Quando cheguei a cozinha minha mãe estava sentada tomando café, ela parecia cansada mas resolvi fingir que eu não tinha percebido. Quando ela me viu me deu um sorriso meio frouxo, como se me desejasse bom dia mesmo sabendo que o dia dela mesmo não seria bom. Eu devolvi o sorriso um pouco mais animado do que planejava, mas não consegui evitar, eu estava nervoso e ansioso para o que o dia reservava, a verdade é que eu esperava um dia bom, assim como ela havia me desejado.

Minha mãe percebeu que eu estava diferente, ela se endireitou na cadeira, colocou uma mecha de seu cabelo atras da orelha, e com um meio sorriso perguntou :

- O que aconteceu ?

E eu que já estava correndo contra o tempo para não chegar atrasado respondi rápido :

- Nada,só algumas coisas, não é nada demais mãe.

- Eu tenho que me preocupar?

Parei por um instante,decidi contar sobre o meu trabalho temporário, primeiro porque não queria que ela ficasse preocupada, e também porque queria ver o orgulho em seus olhos. Então eu disse:

- Eu acho que estou indo para o meu primeiro dia de trabalho... Não sei ao certo, é complicado de explicar como isso aconteceu, mas o trabalho é bom,é uma empresa pequena de mudanças,o homem resolveu me dar uma chance... Mãe esta tudo bem?

Seus olhos estavam marejados,ela se levantou e me deu um abraço bem forte, me deu um abraço de mãe,ela riu entre suas lágrimas e se distanciou um pouco apenas pra dizer:

- Eu tenho muito orgulho de você meu filho.

Eu queria ter dito alguma coisa mas não consegui,minha mãe sempre me pegava de surpresa,ela era assim.

Quando estava saindo não me incomodei em me despedir, e nem em dizer que horas eu voltava,eu sabia que não a encontraria de qualquer jeito.

Olhei no relógio, eram 6:45, comecei a suar,não queria chegar atrasado,ou dar qualquer motivo para deixar Mike desapontado outra vez. Apertei o passo e pra minha sorte cheguei a tempo de pegar o ônibus. Estava vazio,mas eu resolvi ficar em pé,eu me segurava na barra de ferro a cada solavanco,e as vezes me desequilibrava,eu sorri mais de uma vez naquela viajem. Fiz uma anotação mental de a partir de agora sempre andar de ônibus em pé. Era estupidez,eu sei,mas me fazia rir, e era uma sensação boa.

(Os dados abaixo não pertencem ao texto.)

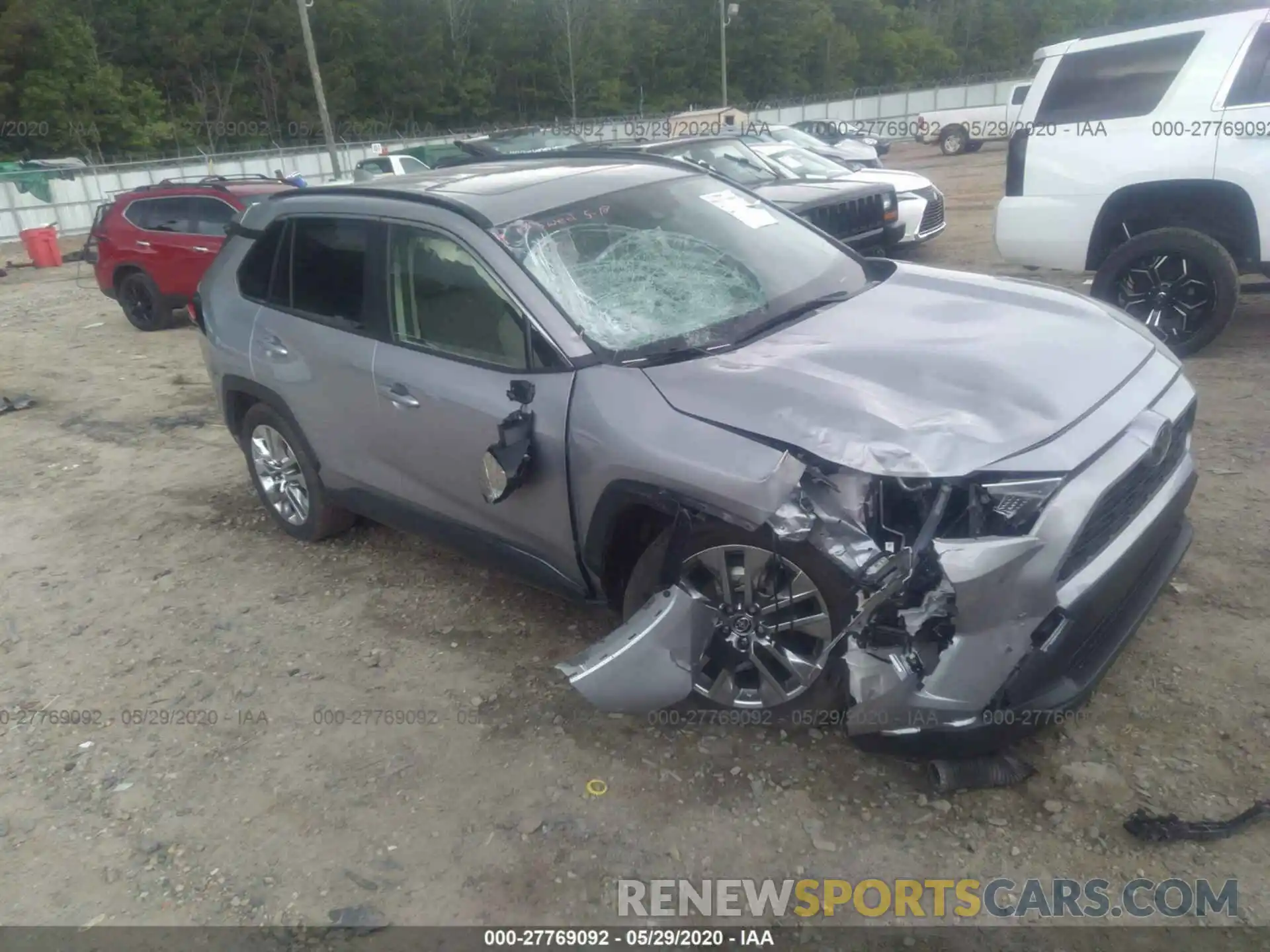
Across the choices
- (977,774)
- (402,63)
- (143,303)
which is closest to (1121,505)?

Quando cheguei, estava apenas 5 minutos atrasado,eu olhei para aquela casinha amarela que era na verdade um lugar de negócios, respirei fundo e entrei.

A entrada não tinha nada de espetacular, mas era aconchegante,tinha dois sofás e uma poltrona,uma televisão ligada no jornal,e alguns vasos de planta. Quando estava começando a entender a temática do lugar,uma garota um pouco menor que eu com os quadris largos e olhos bonitos apareceu na minha frente, ela dava um sorriso meio medonho, com a boca vermelha e os dois dentes sujos de batom. Seria engraçado se ela não estivesse me atendendo tão bem,o nome da secretaria era Mila,e quando eu disse meu nome,ela rapidamente me guiou ate os fundos, onde haviam três caminhões estacionados,apontou para o caminhão do meio,eu conseguia ver Mike falando calmamente com um menino mais ou menos da minha idade,mas ele era bem mais alto,e tinha uns ombros bem largos tambem. Assim que Mila percebeu que seu trabalho estava feito ia se retirando,então me lembrei que não podia deixa-lá ser gentil e sorrir pra todo mundo com os dentes sujos.

- Ei Srta. Mila,hã,tem uma coisa no seu dente,acho que é batom.

Ela mais que depressa limpou com o dedo,sorriu pra mim de novo, seus dentes estavam bem melhor,fiz um sinal afirmativo com meus polegares. Ela me agradeceu, e pude ver que ela realmente estava agradecida pela minha ajuda,depois voltou ao trabalho, na recepção. Então ouvi Mike gargalhar de longe,ele acenava pra mim pedindo que eu me aproximasse,eu fui meio receoso,com medo do que poderia vir.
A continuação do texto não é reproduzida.